### Work instruction
Keeping every character intact, repeat the whole listing.

== == ==

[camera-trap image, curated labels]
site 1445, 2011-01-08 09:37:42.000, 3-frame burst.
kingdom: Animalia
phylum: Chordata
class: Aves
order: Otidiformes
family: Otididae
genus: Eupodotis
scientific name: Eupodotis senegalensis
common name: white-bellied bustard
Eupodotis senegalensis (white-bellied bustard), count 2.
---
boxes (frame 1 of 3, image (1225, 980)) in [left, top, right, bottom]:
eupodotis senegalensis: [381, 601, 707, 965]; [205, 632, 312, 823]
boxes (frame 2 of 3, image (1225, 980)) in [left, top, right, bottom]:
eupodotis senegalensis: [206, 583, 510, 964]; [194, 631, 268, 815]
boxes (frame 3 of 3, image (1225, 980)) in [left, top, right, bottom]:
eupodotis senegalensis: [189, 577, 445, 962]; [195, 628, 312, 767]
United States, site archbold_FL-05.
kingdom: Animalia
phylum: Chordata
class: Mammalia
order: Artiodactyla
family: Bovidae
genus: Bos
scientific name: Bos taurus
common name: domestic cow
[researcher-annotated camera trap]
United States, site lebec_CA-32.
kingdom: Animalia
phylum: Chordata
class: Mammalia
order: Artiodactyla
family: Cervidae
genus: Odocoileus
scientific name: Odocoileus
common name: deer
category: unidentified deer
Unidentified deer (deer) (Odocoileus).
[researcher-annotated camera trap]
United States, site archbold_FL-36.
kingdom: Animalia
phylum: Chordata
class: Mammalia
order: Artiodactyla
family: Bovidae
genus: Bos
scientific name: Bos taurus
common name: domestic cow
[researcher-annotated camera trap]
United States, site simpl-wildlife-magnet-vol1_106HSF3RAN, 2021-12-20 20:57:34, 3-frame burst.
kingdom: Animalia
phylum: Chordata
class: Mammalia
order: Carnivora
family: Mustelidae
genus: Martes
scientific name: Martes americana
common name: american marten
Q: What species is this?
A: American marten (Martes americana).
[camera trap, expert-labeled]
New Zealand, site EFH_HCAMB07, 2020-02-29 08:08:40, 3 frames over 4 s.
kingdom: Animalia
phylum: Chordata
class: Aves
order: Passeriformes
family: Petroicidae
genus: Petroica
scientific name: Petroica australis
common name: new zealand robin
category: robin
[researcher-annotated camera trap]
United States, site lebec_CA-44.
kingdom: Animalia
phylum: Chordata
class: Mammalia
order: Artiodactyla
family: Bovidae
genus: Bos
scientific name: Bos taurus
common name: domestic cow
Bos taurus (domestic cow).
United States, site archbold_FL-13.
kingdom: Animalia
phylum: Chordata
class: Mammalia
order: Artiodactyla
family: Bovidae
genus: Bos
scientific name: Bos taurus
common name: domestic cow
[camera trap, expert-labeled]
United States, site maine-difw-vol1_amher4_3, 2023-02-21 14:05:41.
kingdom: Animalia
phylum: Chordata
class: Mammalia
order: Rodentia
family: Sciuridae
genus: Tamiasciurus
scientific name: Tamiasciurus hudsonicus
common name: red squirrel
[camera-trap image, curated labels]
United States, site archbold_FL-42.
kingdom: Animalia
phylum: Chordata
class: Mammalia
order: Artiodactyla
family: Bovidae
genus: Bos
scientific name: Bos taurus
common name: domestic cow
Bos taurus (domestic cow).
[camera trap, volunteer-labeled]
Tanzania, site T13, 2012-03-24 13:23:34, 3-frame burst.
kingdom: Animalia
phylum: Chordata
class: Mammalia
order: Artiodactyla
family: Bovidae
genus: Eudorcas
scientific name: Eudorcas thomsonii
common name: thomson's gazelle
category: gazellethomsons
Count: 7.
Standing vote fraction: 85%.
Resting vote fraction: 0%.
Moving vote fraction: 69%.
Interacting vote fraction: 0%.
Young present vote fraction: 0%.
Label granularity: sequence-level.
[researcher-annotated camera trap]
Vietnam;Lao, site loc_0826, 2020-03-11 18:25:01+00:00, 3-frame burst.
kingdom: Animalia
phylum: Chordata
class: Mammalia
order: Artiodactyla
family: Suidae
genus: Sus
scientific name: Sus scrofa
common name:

== == ==

### Completed exercise
[camera-trap image, curated labels]
site 1445, 2011-01-08 09:37:42.000, 3-frame burst.
kingdom: Animalia
phylum: Chordata
class: Aves
order: Otidiformes
family: Otididae
genus: Eupodotis
scientific name: Eupodotis senegalensis
common name: white-bellied bustard
Eupodotis senegalensis (white-bellied bustard), count 2.
---
boxes (frame 1 of 3, image (1225, 980)) in [left, top, right, bottom]:
eupodotis senegalensis: [381, 601, 707, 965]; [205, 632, 312, 823]
boxes (frame 2 of 3, image (1225, 980)) in [left, top, right, bottom]:
eupodotis senegalensis: [206, 583, 510, 964]; [194, 631, 268, 815]
boxes (frame 3 of 3, image (1225, 980)) in [left, top, right, bottom]:
eupodotis senegalensis: [189, 577, 445, 962]; [195, 628, 312, 767]
United States, site archbold_FL-05.
kingdom: Animalia
phylum: Chordata
class: Mammalia
order: Artiodactyla
family: Bovidae
genus: Bos
scientific name: Bos taurus
common name: domestic cow
[researcher-annotated camera trap]
United States, site lebec_CA-32.
kingdom: Animalia
phylum: Chordata
class: Mammalia
order: Artiodactyla
family: Cervidae
genus: Odocoileus
scientific name: Odocoileus
common name: deer
category: unidentified deer
Unidentified deer (deer) (Odocoileus).
[researcher-annotated camera trap]
United States, site archbold_FL-36.
kingdom: Animalia
phylum: Chordata
class: Mammalia
order: Artiodactyla
family: Bovidae
genus: Bos
scientific name: Bos taurus
common name: domestic cow
[researcher-annotated camera trap]
United States, site simpl-wildlife-magnet-vol1_106HSF3RAN, 2021-12-20 20:57:34, 3-frame burst.
kingdom: Animalia
phylum: Chordata
class: Mammalia
order: Carnivora
family: Mustelidae
genus: Martes
scientific name: Martes americana
common name: american marten
Q: What species is this?
A: American marten (Martes americana).
[camera trap, expert-labeled]
New Zealand, site EFH_HCAMB07, 2020-02-29 08:08:40, 3 frames over 4 s.
kingdom: Animalia
phylum: Chordata
class: Aves
order: Passeriformes
family: Petroicidae
genus: Petroica
scientific name: Petroica australis
common name: new zealand robin
category: robin
[researcher-annotated camera trap]
United States, site lebec_CA-44.
kingdom: Animalia
phylum: Chordata
class: Mammalia
order: Artiodactyla
family: Bovidae
genus: Bos
scientific name: Bos taurus
common name: domestic cow
Bos taurus (domestic cow).
United States, site archbold_FL-13.
kingdom: Animalia
phylum: Chordata
class: Mammalia
order: Artiodactyla
family: Bovidae
genus: Bos
scientific name: Bos taurus
common name: domestic cow
[camera trap, expert-labeled]
United States, site maine-difw-vol1_amher4_3, 2023-02-21 14:05:41.
kingdom: Animalia
phylum: Chordata
class: Mammalia
order: Rodentia
family: Sciuridae
genus: Tamiasciurus
scientific name: Tamiasciurus hudsonicus
common name: red squirrel
[camera-trap image, curated labels]
United States, site archbold_FL-42.
kingdom: Animalia
phylum: Chordata
class: Mammalia
order: Artiodactyla
family: Bovidae
genus: Bos
scientific name: Bos taurus
common name: domestic cow
Bos taurus (domestic cow).
[camera trap, volunteer-labeled]
Tanzania, site T13, 2012-03-24 13:23:34, 3-frame burst.
kingdom: Animalia
phylum: Chordata
class: Mammalia
order: Artiodactyla
family: Bovidae
genus: Eudorcas
scientific name: Eudorcas thomsonii
common name: thomson's gazelle
category: gazellethomsons
Count: 7.
Standing vote fraction: 85%.
Resting vote fraction: 0%.
Moving vote fraction: 69%.
Interacting vote fraction: 0%.
Young present vote fraction: 0%.
Label granularity: sequence-level.
[researcher-annotated camera trap]
Vietnam;Lao, site loc_0826, 2020-03-11 18:25:01+00:00, 3-frame burst.
kingdom: Animalia
phylum: Chordata
class: Mammalia
order: Artiodactyla
family: Suidae
genus: Sus
scientific name: Sus scrofa
common name:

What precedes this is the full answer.